**What is being asked:**
Copy out every one of the records below word for word, keeping each line and number unchanged.

**Available records:**

──────

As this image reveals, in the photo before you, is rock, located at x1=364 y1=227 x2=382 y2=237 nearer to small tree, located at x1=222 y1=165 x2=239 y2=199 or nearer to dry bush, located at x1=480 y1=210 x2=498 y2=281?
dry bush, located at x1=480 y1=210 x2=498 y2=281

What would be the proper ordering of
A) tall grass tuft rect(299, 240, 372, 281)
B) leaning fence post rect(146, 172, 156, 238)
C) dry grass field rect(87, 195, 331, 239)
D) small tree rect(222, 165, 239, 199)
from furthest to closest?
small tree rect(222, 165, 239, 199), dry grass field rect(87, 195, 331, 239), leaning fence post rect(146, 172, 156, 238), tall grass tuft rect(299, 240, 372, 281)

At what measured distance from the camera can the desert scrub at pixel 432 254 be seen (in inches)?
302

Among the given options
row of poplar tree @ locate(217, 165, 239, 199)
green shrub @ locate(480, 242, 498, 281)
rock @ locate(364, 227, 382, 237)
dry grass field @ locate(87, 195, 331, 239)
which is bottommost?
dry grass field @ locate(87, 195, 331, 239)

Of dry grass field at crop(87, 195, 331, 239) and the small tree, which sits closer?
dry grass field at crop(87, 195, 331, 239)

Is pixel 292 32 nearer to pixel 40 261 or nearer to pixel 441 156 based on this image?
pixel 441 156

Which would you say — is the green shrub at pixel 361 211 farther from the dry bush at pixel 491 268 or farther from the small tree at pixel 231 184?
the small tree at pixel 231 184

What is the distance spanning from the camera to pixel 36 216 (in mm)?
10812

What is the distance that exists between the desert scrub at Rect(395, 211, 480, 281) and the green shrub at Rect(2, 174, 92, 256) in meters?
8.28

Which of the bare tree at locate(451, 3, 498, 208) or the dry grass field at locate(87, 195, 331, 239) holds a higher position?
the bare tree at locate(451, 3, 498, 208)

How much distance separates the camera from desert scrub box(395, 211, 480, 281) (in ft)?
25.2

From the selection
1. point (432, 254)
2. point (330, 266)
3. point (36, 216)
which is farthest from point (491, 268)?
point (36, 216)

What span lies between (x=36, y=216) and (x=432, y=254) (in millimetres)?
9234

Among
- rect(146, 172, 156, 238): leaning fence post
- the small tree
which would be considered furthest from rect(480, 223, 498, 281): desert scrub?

──────

**Solution for this problem:**
As this image reveals, in the photo before you, is rock, located at x1=364 y1=227 x2=382 y2=237 nearer to small tree, located at x1=222 y1=165 x2=239 y2=199 or nearer to dry bush, located at x1=480 y1=210 x2=498 y2=281?
dry bush, located at x1=480 y1=210 x2=498 y2=281

What would be the proper ordering of
A) tall grass tuft rect(299, 240, 372, 281)
B) leaning fence post rect(146, 172, 156, 238)
C) dry grass field rect(87, 195, 331, 239)
D) small tree rect(222, 165, 239, 199)
from furthest to closest?
small tree rect(222, 165, 239, 199), dry grass field rect(87, 195, 331, 239), leaning fence post rect(146, 172, 156, 238), tall grass tuft rect(299, 240, 372, 281)

At what measured distance from the camera can the desert scrub at pixel 432 254 be seen (in inches)?
302

Among the given options
row of poplar tree @ locate(217, 165, 239, 199)
green shrub @ locate(480, 242, 498, 281)
rock @ locate(364, 227, 382, 237)
dry grass field @ locate(87, 195, 331, 239)
which is bottommost?
dry grass field @ locate(87, 195, 331, 239)

Of dry grass field at crop(87, 195, 331, 239) and the small tree, which sits closer?
dry grass field at crop(87, 195, 331, 239)

Is pixel 292 32 nearer to pixel 40 261 or nearer to pixel 441 156 based on this image?
pixel 441 156

Which would you say — is the green shrub at pixel 361 211 farther from the dry bush at pixel 491 268 or farther from the small tree at pixel 231 184?
the small tree at pixel 231 184

What is the distance spanning from the camera to pixel 36 216 (in mm)?
10812

What is the distance that exists between the desert scrub at Rect(395, 211, 480, 281) and the green shrub at Rect(2, 174, 92, 256) in meters?
8.28

Which of the bare tree at locate(451, 3, 498, 208) or the dry grass field at locate(87, 195, 331, 239) holds a higher position?
the bare tree at locate(451, 3, 498, 208)

How much distance separates the camera from desert scrub box(395, 211, 480, 281) (in ft)?
25.2

From the selection
1. point (432, 254)
2. point (330, 266)
3. point (36, 216)
which is farthest from point (491, 268)?
point (36, 216)

What span lies between (x=36, y=216) and (x=432, y=254) (in millimetres)?
9234

Among
- rect(146, 172, 156, 238): leaning fence post
- the small tree
which would be considered furthest from rect(480, 223, 498, 281): desert scrub?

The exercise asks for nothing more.